Monday, January 18, 2016

Justin Chin in Hawaii: A Remembrance




The feet of warriors form the colors of the rainbow.[1]

* * * * * * * * * * * * * *

My old and good friend, Justin Chin, died in San Francisco just before Christmas.  I just found out via a post on Facebook.  Here are a couple of obituaries:







I first met Justin at the University of Hawai‘i at Mānoa in the late 80s when he was a journalism student there and a reporter for the campus newspaper, Ka Leo o Hawai‘i.  He lived in the student dorm on the lower campus, the one with the painting of the tidal wave flooding Honolulu.  He frequented the gay beach at Waikīkī, where he made many friends and interviewed many people for the paper.  His great love was poetry, and he wrote searingly beautiful and frightening poetry.  He is surely the best gay poet I know of, but he did not write for the squeamish for faint-hearted.  Of his several amazing books and collections of poetry, my favorite is Bite Hard (1997).  I have quoted it in my own writings.

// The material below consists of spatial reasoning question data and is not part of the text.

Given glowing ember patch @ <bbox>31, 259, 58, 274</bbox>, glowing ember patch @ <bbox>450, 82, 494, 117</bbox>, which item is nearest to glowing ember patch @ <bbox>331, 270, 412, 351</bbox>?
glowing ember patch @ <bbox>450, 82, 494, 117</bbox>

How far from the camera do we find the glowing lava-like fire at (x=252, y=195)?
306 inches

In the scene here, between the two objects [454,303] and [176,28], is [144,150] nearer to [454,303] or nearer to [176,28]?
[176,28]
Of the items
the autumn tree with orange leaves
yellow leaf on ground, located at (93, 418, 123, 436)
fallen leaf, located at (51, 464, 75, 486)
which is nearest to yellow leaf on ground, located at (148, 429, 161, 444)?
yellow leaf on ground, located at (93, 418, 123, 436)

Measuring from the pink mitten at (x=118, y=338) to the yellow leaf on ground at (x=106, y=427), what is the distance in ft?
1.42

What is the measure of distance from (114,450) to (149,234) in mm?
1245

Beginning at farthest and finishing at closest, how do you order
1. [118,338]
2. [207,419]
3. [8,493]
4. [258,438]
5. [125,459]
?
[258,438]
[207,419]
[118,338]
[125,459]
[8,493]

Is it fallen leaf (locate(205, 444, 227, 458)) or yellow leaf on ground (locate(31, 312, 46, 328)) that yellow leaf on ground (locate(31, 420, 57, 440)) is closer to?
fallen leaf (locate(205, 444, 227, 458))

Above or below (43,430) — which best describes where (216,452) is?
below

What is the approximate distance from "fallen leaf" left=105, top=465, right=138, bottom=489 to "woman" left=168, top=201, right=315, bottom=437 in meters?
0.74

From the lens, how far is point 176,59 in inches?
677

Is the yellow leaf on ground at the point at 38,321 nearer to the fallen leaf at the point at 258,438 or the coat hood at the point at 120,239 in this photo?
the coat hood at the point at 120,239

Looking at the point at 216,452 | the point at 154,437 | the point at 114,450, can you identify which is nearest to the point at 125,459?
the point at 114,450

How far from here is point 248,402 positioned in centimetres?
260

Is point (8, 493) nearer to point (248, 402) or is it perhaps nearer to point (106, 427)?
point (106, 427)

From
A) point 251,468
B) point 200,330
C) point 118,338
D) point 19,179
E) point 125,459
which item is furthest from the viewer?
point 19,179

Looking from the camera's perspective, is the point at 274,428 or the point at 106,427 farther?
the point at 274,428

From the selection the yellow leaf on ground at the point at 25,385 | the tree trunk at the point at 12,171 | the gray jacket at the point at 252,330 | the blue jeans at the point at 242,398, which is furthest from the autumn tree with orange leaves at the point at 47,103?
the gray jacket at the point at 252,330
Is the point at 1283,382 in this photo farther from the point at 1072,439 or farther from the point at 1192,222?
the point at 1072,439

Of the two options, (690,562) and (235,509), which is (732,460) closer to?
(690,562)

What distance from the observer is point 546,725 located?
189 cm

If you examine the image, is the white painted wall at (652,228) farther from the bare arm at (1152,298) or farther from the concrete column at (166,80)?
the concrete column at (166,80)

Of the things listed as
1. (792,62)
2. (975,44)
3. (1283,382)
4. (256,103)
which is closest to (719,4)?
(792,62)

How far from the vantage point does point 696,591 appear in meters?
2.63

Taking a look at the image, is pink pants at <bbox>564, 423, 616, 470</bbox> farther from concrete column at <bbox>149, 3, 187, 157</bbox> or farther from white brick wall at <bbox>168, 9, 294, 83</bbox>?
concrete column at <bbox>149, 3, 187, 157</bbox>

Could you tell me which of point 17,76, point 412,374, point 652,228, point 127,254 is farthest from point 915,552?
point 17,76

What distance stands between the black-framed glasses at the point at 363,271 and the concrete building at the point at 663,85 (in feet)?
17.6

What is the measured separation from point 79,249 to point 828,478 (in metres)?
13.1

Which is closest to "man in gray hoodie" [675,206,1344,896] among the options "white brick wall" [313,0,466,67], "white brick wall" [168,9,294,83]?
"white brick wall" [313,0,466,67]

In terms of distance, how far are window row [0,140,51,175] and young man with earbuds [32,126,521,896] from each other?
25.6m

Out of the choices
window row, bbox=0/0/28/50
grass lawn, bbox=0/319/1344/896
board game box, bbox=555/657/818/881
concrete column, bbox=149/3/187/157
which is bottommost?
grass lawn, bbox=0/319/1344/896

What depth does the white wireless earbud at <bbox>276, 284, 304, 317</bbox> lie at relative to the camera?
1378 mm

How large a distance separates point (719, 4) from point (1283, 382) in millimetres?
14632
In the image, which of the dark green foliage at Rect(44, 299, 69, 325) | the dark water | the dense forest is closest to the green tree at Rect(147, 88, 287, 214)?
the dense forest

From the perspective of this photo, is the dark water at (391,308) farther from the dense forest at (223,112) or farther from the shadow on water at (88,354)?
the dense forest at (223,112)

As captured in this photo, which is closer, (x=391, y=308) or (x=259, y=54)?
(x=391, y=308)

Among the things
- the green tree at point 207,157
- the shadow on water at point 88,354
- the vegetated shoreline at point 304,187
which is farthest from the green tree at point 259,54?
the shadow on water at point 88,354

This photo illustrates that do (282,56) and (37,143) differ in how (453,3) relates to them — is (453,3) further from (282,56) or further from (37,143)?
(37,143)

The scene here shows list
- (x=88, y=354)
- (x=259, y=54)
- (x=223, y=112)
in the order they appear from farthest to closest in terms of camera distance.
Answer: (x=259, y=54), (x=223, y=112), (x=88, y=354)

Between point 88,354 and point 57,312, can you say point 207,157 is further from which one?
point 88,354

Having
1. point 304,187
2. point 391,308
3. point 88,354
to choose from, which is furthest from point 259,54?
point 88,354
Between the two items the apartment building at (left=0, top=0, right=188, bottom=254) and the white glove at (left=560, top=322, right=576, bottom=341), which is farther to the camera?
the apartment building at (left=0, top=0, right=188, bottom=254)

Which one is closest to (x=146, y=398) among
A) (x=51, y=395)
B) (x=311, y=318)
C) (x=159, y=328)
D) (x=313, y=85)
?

With several other friends, he became part of an informal writers’ group that met at our homes once a week to read each other’s writing and offer help and criticism.  Justin’s presence and influence on our work were palpable.  My short story, Trade, emerged from that group.  It contains much of Justin, both within the story itself as well as in his deep influence on the writing:

Robert J. Morris (1991) “Trade,” Tribe: An American Gay Journal 1(4): 51-63 (short story).  www.robertjmorris.net/ShortStoryTribe.pdf

He moved to San Francisco to pursue performance or “slam” poetry, at which he excelled.  Over the years, he returned to Honolulu several times, sometimes to visit friends, and sometimes on his way to or from visiting family in Malaysia and Singapore.  On those visits, we usually met at the Spaghetti Hale near Ena Road for dinner and conversations about writing.  We could talk for hours.

            Justin was a good guy.  I knew him as very kind and gentle and funny, retiring and soft-spoken in person, yet with a fierce intellect and curiosity that came out when he performed—a good ally to have in the culture wars.  He was 46, much too early to leave us.  But we have his books, and you can find him reading his poetry on You Tube.  He was an eloquent witness to our lives and struggles.  My thoughts go with him in the words of another favorite slam poet (William Shakespeare, Hamlet):

“Good-night, sweet prince;
And flights of angels sing thee to thy rest. ”


ROBERT J. MORRIS, JD, PhD
Retired Professor, University of Hong Kong Faculty of Law
www.facebook.com/Kapaihiahilina
www.robertjmorris.net





[1] Mary Kawena Pukui and Samuel H. Elbert, Hawaiian Dictionary (Honolulu: University of Hawaii Press, 1986), p. 26; my translation.

[2] Reproduction of petroglyph of two males in close proximity from a site in Moanalua Valley, O‘ahu, in Elspeth P. Sterling and Catherine C. Summers, Sites of O‘ahu (Honolulu: Bishop Museum Press, 1978), p. 338.  The Hawaiian text is from Hawaiian Dictionary, op. cit., p. 338.